Mohamed Salah will lead Liverpool into their final Premier League game at Anfield on Sunday needing one point to be assured of Champions League qualification.
That margin is thin and almost complete: Sports Illustrated reports that "Opta give the Reds a 99.51% chance of securing qualification come Sunday’s final whistle." Liverpool squandered a clear opportunity to lock it up in a defeat to Aston Villa last time out and now carry that miss into a fixture that should, on paper, be routine.
Liverpool completed final preparations at the AXA Training Centre on Saturday, and the Liverpool Echo writers included lineups that started Mohamed Salah and Andy Robertson, both of whom are expected to make their final Liverpool appearances against Brentford. For the players named, the match will be played with more than league points on the line: it is framed as a farewell at Anfield.
Context matters: Liverpool have not yet officially secured Champions League qualification for the 2026/27 term, so the one point remains decisive.
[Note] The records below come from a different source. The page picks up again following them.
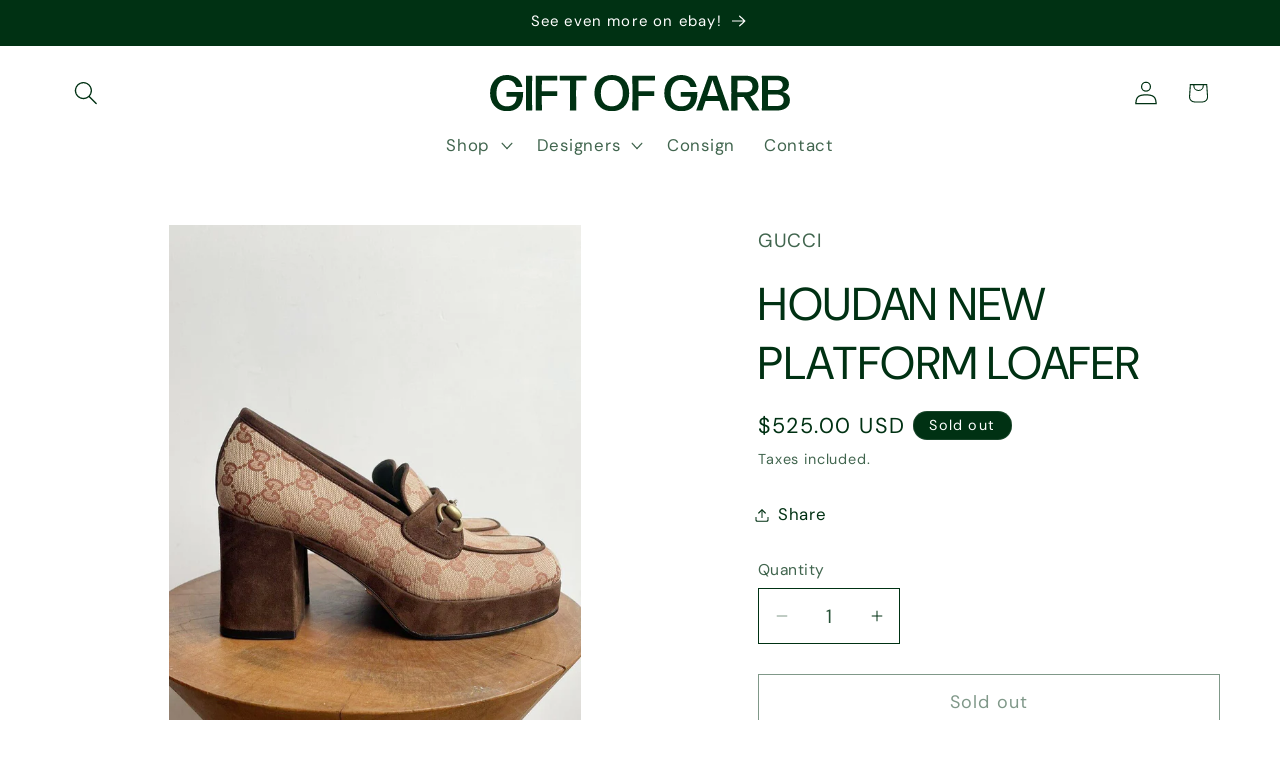

--- FILE ---
content_type: image/svg+xml
request_url: https://giftofgarb.com/cdn/shop/files/gift-of-garb.svg?v=1750449996&width=300
body_size: 459
content:
<svg viewBox="0 0 1887.74 231.44" xmlns="http://www.w3.org/2000/svg" id="Layer_1"><defs><style>.cls-1{fill:#003113;}</style></defs><path d="M106.5,231.44C43.56,231.44,0,185.02,0,115.72S43.56,0,105.23,0c52.46,0,86.79,26.7,97.91,73.44.32,1.26-.64,2.54-1.91,2.54h-34.97c-1.59,0-2.87-.95-3.18-2.54-7.32-27.98-27.35-42.29-57.55-42.29-41.01,0-65.16,32.11-65.16,85.2s24.79,83.94,66.44,83.94c37.19,0,59.13-22.58,60.08-61.36h-61.36c-1.27,0-2.54-1.28-2.54-2.54v-25.43c0-1.29,1.27-2.55,2.54-2.55h100.14c1.28,0,2.55,1.27,2.55,2.55.96,79.79-35.29,120.48-101.73,120.48" class="cls-1"></path><path d="M228.33,226.98c-1.28,0-2.55-1.27-2.55-2.54l1.27-109.68-1.27-107.78c0-1.27,1.27-2.55,2.55-2.55h34.34c1.27,0,2.54,1.28,2.54,2.55l-1.27,107.78,1.27,109.68c0,1.27-1.27,2.54-2.54,2.54h-34.34Z" class="cls-1"></path><path d="M504.96,226.98c-1.27,0-2.55-1.27-2.55-2.54l1.59-108.42-.96-81.06h-61.99c-1.27,0-2.55-1.27-2.55-2.55V6.99c0-1.27,1.28-2.55,2.55-2.55h163.72c1.27,0,2.55,1.28,2.55,2.55v25.43c0,1.28-1.28,2.55-2.55,2.55h-61.99l-1.28,81.06,1.59,108.42c0,1.27-1.27,2.54-2.55,2.54h-35.6Z" class="cls-1"></path><path d="M766.43,199.96c43.88,0,69.31-31.47,69.31-83.61s-25.43-84.89-69.31-84.89-68.99,31.8-68.99,84.89,25.43,83.61,68.99,83.61M766.43,231.44c-66.12,0-109.36-46.74-109.36-115.41S699.99,0,766.43,0s109.37,44.51,109.37,116.35-43.56,115.09-109.37,115.09" class="cls-1"></path><path d="M897.86,226.98c-1.27,0-2.54-1.27-2.54-2.54l1.27-108.73-1.27-108.73c0-1.27,1.27-2.55,2.54-2.55h138.29c1.28,0,2.55,1.28,2.55,2.55v25.43c0,1.28-1.27,2.55-2.55,2.55h-101.42l-.95,68.68h97.6c1.27,0,2.54,1.26,2.54,2.54v25.44c0,1.26-1.27,2.54-2.54,2.54h-97.6l.95,90.29c0,1.27-1.27,2.54-2.54,2.54h-34.34Z" class="cls-1"></path><path d="M1203.36,231.44c-62.94,0-106.5-46.41-106.5-115.72S1140.41,0,1202.09,0c52.46,0,86.79,26.7,97.91,73.44.32,1.26-.63,2.54-1.9,2.54h-34.97c-1.59,0-2.87-.95-3.19-2.54-7.3-27.98-27.33-42.29-57.53-42.29-41.01,0-65.17,32.11-65.17,85.2s24.8,83.94,66.44,83.94c37.19,0,59.13-22.58,60.09-61.36h-61.36c-1.27,0-2.55-1.28-2.55-2.54v-25.43c0-1.29,1.28-2.55,2.55-2.55h100.14c1.28,0,2.54,1.27,2.54,2.55.96,79.79-35.28,120.48-101.73,120.48" class="cls-1"></path><path d="M1433.83,133.52l-33.7-101.74-33.06,101.74h66.76ZM1467.53,226.98c-1.59,0-2.87-.95-3.5-2.54l-19.4-58.5h-88.06l-19.07,58.5c-.32,1.59-1.59,2.54-3.19,2.54h-34.33c-1.28,0-2.23-1.27-1.59-2.54L1375.02,6.99c.63-1.59,1.91-2.55,3.5-2.55h46.73c1.59,0,2.86.96,3.5,2.55l75.34,217.45c.64,1.27-.32,2.54-1.59,2.54h-34.97Z" class="cls-1"></path><path d="M1607.2,34.34h-49.91l-.63,76.29h51.5c24.8,0,43.56-10.8,43.56-37.51s-16.22-38.77-44.51-38.77M1624.68,182.48l-27.66-41.65h-40.06l.64,83.62c0,1.27-1.27,2.54-2.54,2.54h-34.34c-1.27,0-2.55-1.27-2.55-2.54l.96-110-.96-107.45c0-1.27,1.28-2.55,2.55-2.55h84.25c53.09,0,84.57,22.89,84.57,68.04,0,34.01-19.08,55.95-51.19,64.53l56.58,87.74c.65.96,0,2.23-1.27,2.23h-40.37c-1.59,0-3.18-.95-3.82-2.23l-24.8-42.28Z" class="cls-1"></path><path d="M1750.4,198.06h53.41c25.75,0,44.51-9.22,44.51-37.83,0-26.07-20.66-35.61-44.51-35.61h-54.36l.95,73.44ZM1749.45,96.01h54.36c23.84,0,38.46-9.86,38.46-31.16s-16.21-31.47-38.46-31.47h-53.41l-.95,62.63ZM1804.76,226.98h-91.24c-1.28,0-2.55-1.27-2.55-2.54l1.27-110.32-1.27-107.14c0-1.27,1.27-2.55,2.55-2.55h90.29c45.14,0,77.57,17.18,77.57,54.36,0,27.35-14.3,42.61-40.69,49.6,32.11,6.67,46.73,26.39,47.05,51.82,0,47.68-39.42,66.76-82.98,66.76" class="cls-1"></path><path d="M423.26,129.8v-23.29c-.03-1.92-.99-2.9-2.93-2.88h-94.73l.96-68.67h93.07c2.64.15,3.74-1.08,3.63-3.4V7.82c-.13-2.63-1.05-3.34-3.9-3.38h-129.69c-1.26,0-2.54,1.27-2.54,2.55l1.28,108.73-1.28,108.72c0,1.28,1.28,2.55,2.54,2.55h34.34c1.28,0,2.55-1.27,2.55-2.55l-.96-90.29h93.49c2.82,0,4.17-1.48,4.17-4.34" class="cls-1"></path></svg>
Brentford arrive sitting eighth and can finish in either a Europa League or a Conference League position depending on results elsewhere, which means their season still carries stakes beyond pride.
Form and narrative create tension. Liverpool enter the match after two defeats and a draw against Manchester United, Chelsea and Aston Villa, and that stretch is exactly why a statistical near-certainty still feels fragile. The team must produce a result in front of a crowd expecting farewells rather than a rout; the emotion of likely final appearances for Salah and Robertson could lift the side or complicate an already pressured afternoon.
For anyone making a liverpool vs brentford prediction, the math and the board point one way: avoid defeat. One point secures what Liverpool need. Opta’s 99.51% figure, quoted by Sports Illustrated, turns a nervous scenario into a forecast with overwhelming probability — but it is a forecast, not a certificate, and Liverpool’s recent slip against Aston Villa is the live reminder why probability does not equal inevitability.
Brentford’s finish is more fluid. Sitting eighth, they can still climb into Europa League contention or fall into a Conference League place depending on other results; their incentive is clear even if Liverpool’s objective is simpler. The match will therefore hinge on whether Liverpool can steady themselves after a run that produced two defeats and a draw and translate the emotion of a possible farewell into the focused play needed to take one point.
Mohamed Salah walking off Anfield at full time with at least one point secured would turn Sunday into a party that is also a qualification: a tidy, earned capstone to a turbulent run. The facts point to Liverpool getting what they need; the simplest, most consequential thing that must happen is also the plainest — they must not lose.